Trudno na razie powiedzieć, jakie stanowisko wobec protestów w Bułgarii zajmie Unia Europejska czy USA. Europejska Partia Ludowa, do której należy GERB, zadeklarowała już poparcie dla rządu Bojko Borisowa. Swoich zwolenników w Europie ma jednak również Rumen Radew, a socjalistyczni eurodeputowani z Bułgarii mają zamiar zorganizować w Europarlamencie wysłuchanie, by przedstawić sytuację w Sofii z perspektywy protestujących.
W końcu premier Bułgarii Bojko Borisow rzuca na pożarcie trzech ministrów swojego rządu, ale sam odchodzić nie zamierza. A tego właśnie domagają się uczestnicy protestów na ulicach Sofii, trwających już od tygodnia.
Siódmego wieczora z rzędu, pod budynkami, w których pracują bułgarski rząd i prezydent – obiekty te znajdują się w bezpośrednim sąsiedztwie – zgromadził się kilkutysięczny tłum. Główny postulat protestujących to dymisja Bojko Borisowa i całego rządu tworzonego przez partię GERB. Korupcja, nepotyzm i nadużycia jej polityków przez wiele lat były akceptowane przez Bułgarów w milczeniu. Teraz przynajmniej część społeczeństwa ma już ich naprawdę dość. Jak iskra na proch podziałały dwa incydenty. W ubiegły wtorek polityk małej opozycyjnej partii Tak, Bułgaria! udowodnił, że willa Ahmeda Dogana, lidera mniejszości tureckiej w Bułgarii związanego z ekipą Borisowa, jest bez żadnej podstawy prawnej ochraniana przez państwowe służby. Dwa dni później prokurator generalny Iwan Geszew, nominat i protegowany Borisowa, polecił policji przeszukać biura w kancelarii prezydenta Radewa.
Na protestach gromadzą się zarówno politycy i zwolennicy Bułgarskiej Partii Socjalistycznej (w wielu punktach podobnej do polskiego SLD), jak i sympatycy narodowej prawicy czy też ludzie, którzy wierzą, że uzdrowicielem państwa mógłby być prezydent Rumen Radew. To on od kilku miesięcy prowadził głośny w mediach spór z Borisowem, zarzucał mu, że jego rząd opanowała „mafia”, a w ubiegłym tygodniu rzucił hasło dymisji premiera.
****************************************
#### [Treść polecenia]
Kto według tekstu o protestach w Bułgarii polecił policji przeszukać biura w kancelarii prezydenta Radewa?

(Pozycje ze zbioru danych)
****************************************
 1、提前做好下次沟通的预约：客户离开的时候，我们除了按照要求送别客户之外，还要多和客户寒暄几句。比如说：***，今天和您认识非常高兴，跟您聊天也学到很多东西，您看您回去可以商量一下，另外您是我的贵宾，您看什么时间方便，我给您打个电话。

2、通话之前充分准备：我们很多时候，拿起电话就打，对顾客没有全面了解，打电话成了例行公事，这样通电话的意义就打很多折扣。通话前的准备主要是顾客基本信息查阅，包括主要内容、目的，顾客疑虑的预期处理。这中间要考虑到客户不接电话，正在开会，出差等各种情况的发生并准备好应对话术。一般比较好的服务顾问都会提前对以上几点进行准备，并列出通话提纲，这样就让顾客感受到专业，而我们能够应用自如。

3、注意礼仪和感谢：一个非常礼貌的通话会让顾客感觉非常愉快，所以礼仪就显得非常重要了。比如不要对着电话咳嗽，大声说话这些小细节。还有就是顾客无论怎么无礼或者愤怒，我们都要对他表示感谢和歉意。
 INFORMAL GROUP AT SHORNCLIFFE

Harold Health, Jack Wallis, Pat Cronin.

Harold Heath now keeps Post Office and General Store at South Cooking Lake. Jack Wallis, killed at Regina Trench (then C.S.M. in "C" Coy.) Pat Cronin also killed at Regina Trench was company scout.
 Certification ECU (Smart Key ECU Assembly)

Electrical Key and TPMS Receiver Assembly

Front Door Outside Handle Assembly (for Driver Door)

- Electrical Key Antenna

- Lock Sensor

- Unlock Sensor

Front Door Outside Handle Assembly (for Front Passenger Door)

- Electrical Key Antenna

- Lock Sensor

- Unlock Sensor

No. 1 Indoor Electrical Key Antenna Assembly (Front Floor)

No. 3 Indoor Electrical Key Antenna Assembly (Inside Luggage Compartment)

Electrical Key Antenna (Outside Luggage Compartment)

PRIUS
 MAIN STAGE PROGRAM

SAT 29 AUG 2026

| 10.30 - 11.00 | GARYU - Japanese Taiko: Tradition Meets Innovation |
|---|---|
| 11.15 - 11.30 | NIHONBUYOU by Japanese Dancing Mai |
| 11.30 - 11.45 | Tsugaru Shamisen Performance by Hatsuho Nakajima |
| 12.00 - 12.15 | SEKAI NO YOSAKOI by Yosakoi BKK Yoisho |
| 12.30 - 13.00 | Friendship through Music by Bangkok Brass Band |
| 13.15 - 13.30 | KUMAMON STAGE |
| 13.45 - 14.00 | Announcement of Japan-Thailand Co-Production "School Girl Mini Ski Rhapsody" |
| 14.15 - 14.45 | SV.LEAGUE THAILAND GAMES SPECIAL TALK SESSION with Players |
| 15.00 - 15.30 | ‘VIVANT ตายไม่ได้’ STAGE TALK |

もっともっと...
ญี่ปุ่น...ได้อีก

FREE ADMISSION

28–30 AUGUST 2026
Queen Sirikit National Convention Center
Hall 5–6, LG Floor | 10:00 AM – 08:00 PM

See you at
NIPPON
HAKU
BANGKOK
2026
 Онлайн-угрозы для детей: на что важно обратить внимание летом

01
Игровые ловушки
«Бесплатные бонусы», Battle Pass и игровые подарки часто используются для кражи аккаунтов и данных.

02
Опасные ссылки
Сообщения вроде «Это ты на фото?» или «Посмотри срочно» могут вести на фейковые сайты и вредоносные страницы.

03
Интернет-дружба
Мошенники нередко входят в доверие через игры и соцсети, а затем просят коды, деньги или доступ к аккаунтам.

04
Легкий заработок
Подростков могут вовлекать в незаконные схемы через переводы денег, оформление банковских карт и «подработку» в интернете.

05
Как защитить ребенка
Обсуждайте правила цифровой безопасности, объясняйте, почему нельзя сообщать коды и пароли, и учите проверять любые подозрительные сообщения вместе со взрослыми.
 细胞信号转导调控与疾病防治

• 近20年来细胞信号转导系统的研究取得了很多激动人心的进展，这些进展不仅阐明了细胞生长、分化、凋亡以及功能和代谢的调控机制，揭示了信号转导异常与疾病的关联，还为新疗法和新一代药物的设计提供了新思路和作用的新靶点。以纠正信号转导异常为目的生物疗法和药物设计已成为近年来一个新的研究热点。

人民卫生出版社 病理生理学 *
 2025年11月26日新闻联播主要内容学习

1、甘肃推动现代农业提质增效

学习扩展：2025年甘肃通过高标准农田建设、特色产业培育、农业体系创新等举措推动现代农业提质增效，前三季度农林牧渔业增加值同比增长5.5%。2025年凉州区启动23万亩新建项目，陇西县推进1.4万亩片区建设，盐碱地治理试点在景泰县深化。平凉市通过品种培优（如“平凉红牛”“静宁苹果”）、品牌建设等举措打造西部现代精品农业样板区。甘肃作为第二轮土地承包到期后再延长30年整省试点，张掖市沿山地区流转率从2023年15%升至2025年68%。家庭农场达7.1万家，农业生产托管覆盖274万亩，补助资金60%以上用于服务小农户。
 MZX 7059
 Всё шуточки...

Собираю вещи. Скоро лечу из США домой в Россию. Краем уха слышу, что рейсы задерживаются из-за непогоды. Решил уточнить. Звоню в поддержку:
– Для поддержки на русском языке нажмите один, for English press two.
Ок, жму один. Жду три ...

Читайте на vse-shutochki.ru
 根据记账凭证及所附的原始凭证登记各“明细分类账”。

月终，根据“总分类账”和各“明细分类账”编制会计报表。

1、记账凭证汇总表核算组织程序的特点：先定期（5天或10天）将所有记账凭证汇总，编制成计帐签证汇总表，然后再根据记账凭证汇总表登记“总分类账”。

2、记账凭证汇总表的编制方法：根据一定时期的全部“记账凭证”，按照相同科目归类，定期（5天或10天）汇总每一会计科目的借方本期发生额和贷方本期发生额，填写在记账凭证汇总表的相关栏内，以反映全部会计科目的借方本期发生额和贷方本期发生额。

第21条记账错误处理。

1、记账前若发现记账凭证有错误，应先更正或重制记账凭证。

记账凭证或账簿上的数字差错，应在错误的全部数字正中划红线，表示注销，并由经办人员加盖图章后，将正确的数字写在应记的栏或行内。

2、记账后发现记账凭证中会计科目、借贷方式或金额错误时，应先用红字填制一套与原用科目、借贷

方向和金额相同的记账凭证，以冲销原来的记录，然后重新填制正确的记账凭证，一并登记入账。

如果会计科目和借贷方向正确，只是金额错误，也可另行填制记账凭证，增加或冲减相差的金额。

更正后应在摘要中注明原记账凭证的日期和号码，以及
****************************************
#### [Wynik zadania]
Prokurator generalny Iwan Geszew, nominat i protegowany Borisowa.